(Document)
****************
Returning to figure 16 and the oxidation/reduction process depicted by equation (23),
αA + ne- ⇔ βB
Let
us assume that at first there is no product (B)
formed. Then, by programming the potential on the working electrode from positive to negative, substance (A) will be reduced to
product (B). This will result in a cathodic current that is considered positive by convention.
Assuming
the reduction/oxidation process is reversible, then by programming the working
electrode potential from negative to positive, product (B) will be oxidized to substance (A). An anodic current that, by convention, is
considered negative will accompany this oxidation process. Anode and cathode
currents are always assumed to be opposite in sign. Figure 16 shows the curve
relating electrode current against applied potential, called a voltammogram and depicts this reduction/oxidation process.
****************
(Data segment)

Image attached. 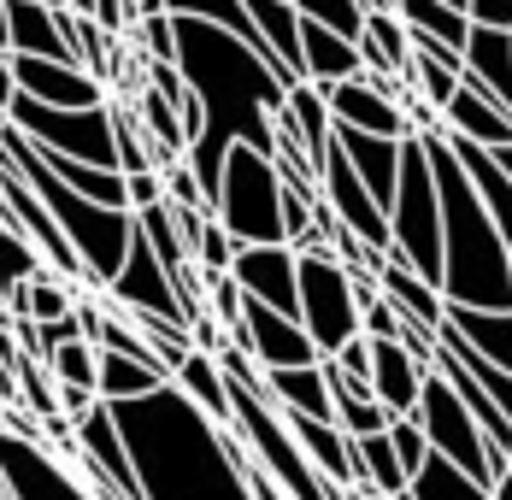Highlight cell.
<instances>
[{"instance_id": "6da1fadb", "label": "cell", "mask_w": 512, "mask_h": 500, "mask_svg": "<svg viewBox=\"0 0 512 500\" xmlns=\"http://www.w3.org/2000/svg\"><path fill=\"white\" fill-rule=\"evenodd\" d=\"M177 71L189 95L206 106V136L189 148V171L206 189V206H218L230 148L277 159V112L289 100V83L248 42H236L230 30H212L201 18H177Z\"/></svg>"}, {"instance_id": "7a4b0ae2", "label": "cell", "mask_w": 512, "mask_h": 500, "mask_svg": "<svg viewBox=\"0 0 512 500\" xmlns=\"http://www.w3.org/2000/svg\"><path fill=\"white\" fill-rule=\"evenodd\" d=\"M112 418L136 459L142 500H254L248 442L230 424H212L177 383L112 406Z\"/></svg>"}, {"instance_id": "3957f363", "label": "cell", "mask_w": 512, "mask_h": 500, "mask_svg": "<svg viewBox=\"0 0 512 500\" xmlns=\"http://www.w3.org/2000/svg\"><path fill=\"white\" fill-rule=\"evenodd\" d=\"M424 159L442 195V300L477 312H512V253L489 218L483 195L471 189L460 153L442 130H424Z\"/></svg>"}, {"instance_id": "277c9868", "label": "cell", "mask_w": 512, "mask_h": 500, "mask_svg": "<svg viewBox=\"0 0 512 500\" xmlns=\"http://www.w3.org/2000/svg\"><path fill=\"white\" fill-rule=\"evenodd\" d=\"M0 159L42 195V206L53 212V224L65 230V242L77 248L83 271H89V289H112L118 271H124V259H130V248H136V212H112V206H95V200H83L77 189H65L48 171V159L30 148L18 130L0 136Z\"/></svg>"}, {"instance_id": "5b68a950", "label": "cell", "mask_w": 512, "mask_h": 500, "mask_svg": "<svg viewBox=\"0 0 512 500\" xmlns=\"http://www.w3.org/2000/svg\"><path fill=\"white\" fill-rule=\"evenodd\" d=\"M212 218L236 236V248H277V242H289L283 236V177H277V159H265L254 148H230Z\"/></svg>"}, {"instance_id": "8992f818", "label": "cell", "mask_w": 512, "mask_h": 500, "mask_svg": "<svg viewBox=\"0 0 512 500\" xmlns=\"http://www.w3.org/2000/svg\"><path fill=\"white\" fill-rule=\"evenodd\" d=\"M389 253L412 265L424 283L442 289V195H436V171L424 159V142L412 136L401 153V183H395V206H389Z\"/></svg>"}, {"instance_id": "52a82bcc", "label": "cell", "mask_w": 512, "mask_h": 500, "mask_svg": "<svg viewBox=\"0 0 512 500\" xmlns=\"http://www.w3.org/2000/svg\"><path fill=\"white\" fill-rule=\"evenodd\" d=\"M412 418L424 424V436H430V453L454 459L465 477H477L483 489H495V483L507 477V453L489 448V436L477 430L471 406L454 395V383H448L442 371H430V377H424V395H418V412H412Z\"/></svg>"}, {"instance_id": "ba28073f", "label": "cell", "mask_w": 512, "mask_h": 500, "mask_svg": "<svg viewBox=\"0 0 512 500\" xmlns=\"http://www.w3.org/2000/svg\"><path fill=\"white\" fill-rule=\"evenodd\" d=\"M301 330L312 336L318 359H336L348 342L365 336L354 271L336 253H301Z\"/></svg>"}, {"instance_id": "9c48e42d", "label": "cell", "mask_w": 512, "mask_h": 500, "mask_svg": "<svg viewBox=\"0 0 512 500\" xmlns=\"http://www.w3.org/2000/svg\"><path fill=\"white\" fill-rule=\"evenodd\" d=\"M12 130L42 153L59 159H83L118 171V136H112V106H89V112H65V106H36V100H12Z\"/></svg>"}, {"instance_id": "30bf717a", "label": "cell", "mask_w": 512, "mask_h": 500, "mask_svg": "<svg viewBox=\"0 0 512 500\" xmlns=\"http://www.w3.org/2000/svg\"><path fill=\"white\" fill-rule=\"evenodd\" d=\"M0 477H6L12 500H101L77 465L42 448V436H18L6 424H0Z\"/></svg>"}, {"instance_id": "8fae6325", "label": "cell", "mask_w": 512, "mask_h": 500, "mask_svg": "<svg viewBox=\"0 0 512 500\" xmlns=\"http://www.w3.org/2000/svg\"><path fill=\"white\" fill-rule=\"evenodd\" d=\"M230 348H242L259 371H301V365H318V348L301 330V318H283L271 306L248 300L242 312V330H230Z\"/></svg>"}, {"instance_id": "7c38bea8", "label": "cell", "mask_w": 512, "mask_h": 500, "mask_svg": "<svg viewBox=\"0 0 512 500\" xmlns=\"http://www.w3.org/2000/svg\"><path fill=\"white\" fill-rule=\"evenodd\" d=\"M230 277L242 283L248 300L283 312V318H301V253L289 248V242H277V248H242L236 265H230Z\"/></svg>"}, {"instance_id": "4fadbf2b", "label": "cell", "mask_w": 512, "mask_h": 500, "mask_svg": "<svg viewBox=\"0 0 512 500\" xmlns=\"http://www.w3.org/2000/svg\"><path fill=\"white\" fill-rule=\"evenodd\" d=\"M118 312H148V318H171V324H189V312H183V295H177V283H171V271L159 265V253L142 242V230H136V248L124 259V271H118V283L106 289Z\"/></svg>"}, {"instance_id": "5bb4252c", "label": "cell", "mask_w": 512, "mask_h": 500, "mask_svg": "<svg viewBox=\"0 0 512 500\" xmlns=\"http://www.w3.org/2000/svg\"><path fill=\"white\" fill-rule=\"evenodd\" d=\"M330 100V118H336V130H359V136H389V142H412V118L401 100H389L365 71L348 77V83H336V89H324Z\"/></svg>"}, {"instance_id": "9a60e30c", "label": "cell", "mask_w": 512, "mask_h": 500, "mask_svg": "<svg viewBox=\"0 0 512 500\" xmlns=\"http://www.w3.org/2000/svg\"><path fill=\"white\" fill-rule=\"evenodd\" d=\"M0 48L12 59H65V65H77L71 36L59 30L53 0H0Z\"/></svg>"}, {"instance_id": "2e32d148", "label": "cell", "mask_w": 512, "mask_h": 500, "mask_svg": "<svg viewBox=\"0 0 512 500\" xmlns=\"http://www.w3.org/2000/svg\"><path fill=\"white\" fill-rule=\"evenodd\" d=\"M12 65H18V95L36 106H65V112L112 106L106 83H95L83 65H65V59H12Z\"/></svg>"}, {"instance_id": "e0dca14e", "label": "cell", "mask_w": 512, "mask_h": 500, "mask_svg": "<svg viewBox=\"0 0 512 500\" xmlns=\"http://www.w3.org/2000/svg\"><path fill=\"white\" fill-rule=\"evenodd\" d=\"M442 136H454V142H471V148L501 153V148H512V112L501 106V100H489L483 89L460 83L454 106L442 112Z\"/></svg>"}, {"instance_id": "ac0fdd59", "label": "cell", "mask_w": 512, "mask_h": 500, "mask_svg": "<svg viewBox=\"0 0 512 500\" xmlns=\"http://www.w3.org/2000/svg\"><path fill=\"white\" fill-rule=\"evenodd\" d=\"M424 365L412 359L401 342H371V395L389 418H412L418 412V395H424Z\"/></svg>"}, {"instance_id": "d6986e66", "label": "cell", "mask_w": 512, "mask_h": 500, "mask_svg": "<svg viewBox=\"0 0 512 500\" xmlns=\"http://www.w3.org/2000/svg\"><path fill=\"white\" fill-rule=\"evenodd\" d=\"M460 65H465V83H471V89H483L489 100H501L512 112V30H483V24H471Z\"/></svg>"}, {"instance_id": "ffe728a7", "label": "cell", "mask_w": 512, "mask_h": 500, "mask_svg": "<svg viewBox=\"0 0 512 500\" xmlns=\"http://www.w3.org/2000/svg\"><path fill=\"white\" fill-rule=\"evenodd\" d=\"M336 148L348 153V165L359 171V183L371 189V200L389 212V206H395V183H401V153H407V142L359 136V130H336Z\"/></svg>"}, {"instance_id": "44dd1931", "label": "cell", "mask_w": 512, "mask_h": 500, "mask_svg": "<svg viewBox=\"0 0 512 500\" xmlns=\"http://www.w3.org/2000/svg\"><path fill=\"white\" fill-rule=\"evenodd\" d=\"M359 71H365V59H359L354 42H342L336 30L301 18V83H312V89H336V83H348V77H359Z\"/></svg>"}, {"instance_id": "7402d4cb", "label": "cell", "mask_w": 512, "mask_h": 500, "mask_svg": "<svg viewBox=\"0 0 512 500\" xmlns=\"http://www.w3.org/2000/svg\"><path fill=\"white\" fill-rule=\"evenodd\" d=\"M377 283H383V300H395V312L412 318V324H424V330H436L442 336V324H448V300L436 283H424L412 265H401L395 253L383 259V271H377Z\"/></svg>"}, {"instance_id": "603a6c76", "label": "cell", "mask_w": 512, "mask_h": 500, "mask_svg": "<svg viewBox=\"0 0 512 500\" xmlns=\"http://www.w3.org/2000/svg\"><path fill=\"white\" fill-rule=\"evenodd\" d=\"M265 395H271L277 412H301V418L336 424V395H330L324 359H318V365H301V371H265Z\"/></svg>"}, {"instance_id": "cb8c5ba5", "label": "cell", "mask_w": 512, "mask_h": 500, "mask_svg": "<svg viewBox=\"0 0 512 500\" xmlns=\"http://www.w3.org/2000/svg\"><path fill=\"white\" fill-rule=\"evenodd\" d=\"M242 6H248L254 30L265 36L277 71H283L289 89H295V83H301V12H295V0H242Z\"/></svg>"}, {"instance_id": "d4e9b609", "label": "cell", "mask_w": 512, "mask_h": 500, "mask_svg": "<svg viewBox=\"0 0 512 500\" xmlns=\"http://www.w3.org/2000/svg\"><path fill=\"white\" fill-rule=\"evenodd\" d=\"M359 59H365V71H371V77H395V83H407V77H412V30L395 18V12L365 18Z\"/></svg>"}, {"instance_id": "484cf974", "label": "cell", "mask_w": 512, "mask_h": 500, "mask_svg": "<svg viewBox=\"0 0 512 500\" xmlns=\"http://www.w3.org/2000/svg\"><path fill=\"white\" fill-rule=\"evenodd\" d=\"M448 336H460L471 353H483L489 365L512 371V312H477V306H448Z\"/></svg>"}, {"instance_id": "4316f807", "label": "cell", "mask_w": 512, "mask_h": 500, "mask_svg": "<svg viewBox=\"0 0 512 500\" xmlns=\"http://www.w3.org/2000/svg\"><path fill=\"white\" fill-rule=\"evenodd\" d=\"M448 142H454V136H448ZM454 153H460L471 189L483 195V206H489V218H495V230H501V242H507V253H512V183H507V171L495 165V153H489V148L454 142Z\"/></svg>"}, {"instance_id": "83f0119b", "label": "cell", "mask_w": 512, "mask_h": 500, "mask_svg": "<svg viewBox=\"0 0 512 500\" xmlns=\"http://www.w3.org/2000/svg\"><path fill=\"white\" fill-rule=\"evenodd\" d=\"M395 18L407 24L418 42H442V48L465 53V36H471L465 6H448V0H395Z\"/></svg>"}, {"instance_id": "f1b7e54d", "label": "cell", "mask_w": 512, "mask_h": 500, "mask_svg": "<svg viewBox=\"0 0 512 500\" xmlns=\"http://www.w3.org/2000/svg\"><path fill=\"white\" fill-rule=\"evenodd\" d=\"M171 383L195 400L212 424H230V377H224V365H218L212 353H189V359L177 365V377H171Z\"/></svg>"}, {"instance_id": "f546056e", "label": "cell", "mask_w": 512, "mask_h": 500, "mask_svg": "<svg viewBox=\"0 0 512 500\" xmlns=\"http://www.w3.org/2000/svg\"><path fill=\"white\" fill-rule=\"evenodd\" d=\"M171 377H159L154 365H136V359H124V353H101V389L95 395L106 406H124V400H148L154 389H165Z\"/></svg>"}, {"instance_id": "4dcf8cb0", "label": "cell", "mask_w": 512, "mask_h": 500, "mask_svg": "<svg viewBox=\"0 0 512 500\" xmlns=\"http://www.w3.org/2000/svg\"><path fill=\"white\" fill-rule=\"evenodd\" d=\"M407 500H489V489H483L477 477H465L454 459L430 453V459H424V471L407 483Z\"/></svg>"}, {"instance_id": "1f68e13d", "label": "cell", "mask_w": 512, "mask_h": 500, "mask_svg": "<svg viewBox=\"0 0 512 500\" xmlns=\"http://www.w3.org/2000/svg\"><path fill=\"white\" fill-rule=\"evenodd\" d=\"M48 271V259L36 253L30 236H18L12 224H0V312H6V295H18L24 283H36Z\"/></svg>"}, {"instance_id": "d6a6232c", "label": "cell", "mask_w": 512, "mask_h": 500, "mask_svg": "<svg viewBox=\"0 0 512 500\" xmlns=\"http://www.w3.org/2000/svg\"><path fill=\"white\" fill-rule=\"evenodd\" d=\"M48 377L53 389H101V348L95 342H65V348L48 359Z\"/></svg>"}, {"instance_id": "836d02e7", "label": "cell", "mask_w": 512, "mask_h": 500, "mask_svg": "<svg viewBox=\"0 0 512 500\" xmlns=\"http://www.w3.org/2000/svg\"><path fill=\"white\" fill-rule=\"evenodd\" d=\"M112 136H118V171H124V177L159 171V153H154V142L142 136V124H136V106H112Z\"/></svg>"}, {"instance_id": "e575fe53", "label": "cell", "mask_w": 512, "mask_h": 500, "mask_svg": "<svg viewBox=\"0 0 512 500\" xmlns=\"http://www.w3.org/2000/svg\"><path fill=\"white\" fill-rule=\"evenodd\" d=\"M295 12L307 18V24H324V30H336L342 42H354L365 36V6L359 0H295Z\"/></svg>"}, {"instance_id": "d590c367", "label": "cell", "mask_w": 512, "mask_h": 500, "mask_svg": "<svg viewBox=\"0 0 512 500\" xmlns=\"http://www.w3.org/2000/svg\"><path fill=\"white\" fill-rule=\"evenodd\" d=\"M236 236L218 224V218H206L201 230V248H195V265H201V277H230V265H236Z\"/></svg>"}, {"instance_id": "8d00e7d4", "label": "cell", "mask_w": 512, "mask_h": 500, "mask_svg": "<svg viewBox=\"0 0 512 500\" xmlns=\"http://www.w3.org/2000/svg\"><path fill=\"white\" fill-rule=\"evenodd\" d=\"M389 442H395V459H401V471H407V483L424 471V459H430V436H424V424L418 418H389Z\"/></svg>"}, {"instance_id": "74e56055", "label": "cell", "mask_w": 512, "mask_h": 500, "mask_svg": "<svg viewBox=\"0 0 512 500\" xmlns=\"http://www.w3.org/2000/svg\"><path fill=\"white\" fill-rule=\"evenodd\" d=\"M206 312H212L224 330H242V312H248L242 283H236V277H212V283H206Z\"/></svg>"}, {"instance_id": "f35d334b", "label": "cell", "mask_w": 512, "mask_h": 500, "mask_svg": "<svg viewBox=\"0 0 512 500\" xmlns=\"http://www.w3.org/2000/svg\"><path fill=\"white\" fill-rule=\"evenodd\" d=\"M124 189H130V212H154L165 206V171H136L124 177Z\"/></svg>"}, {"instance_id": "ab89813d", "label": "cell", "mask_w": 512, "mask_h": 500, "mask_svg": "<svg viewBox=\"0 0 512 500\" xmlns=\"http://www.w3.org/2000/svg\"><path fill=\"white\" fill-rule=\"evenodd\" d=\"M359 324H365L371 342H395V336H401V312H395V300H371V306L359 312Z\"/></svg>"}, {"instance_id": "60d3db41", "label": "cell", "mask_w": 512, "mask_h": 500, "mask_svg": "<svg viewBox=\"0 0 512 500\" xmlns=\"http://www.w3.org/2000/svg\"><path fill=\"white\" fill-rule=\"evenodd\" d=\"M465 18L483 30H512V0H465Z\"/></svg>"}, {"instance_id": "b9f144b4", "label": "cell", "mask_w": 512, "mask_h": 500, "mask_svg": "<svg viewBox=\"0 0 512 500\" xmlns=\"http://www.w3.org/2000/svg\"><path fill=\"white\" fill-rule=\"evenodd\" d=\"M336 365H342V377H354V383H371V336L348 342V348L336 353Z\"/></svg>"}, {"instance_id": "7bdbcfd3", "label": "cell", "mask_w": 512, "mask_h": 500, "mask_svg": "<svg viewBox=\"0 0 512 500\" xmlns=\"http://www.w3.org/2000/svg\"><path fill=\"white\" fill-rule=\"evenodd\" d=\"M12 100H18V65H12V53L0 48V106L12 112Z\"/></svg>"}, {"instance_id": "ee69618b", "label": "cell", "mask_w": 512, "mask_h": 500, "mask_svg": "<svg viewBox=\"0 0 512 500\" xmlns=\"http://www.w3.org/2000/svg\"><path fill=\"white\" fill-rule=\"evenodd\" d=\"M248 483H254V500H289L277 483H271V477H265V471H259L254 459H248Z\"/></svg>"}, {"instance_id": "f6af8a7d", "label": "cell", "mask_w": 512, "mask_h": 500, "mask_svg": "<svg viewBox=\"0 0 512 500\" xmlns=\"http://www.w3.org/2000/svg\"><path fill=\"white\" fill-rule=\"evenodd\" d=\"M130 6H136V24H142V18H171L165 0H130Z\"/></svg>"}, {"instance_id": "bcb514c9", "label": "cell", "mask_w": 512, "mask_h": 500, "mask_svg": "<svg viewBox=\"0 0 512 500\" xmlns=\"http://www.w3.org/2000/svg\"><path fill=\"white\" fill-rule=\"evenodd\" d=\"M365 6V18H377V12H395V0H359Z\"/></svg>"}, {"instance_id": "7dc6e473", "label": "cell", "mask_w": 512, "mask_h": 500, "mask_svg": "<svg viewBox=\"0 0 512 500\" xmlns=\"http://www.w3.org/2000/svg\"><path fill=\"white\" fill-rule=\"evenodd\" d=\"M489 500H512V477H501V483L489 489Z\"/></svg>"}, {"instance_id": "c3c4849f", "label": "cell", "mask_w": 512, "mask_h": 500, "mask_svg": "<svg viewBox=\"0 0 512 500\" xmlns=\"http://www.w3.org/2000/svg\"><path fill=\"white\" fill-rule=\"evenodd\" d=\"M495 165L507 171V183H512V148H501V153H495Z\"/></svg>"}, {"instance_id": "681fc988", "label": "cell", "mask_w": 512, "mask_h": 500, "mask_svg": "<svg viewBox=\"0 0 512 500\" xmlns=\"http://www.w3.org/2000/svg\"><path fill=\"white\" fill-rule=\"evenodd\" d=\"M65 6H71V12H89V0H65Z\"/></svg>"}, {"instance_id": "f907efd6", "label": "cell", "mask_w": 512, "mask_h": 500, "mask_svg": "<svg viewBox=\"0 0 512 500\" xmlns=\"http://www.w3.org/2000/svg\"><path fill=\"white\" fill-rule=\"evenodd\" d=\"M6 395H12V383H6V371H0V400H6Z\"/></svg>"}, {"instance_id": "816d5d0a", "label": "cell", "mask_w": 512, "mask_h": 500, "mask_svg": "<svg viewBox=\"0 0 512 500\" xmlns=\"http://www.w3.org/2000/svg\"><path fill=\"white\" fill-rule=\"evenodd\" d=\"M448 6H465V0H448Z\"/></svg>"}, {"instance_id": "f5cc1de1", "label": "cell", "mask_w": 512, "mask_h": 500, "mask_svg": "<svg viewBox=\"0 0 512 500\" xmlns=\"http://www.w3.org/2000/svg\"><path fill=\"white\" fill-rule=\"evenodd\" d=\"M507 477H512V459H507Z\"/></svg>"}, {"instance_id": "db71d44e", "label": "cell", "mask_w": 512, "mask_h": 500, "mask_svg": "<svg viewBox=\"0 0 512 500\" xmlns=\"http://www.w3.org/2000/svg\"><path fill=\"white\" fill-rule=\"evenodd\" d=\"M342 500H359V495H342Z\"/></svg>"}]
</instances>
****************
(Task instructions)
1. Answer these about the passage on electrode reduction and oxidation above:
(a) By convention, what sign is given to a cathodic current?
(b) What name is given to the curve relating electrode current against applied potential?
(c) To oxidize product (B) back to substance (A), in which direction is the working electrode potential programmed?
2. Pick up the passage on electrode reduction and oxidation after its last sentence and carry it on.

(Task-by-task answers)
1.
(a) Positive.
(b) A voltammogram.
(c) From negative to positive.

2.
It
is seen from figure 16 that as the potential of the working electrode is
programmed (either positively or negatively), As the reaction proceeds the
current increase and finally flattens out to a maximum (or minimum) and further
change of electrode potential has no effect on the current which means that
there is no change in the rate of reaction (oxidation or reduction). The reason for this is that as the reaction
takes place on the surface of the electrode, the reaction becomes limited by
the rate of transport of the reactant from the bulk solution to the electrode
surface.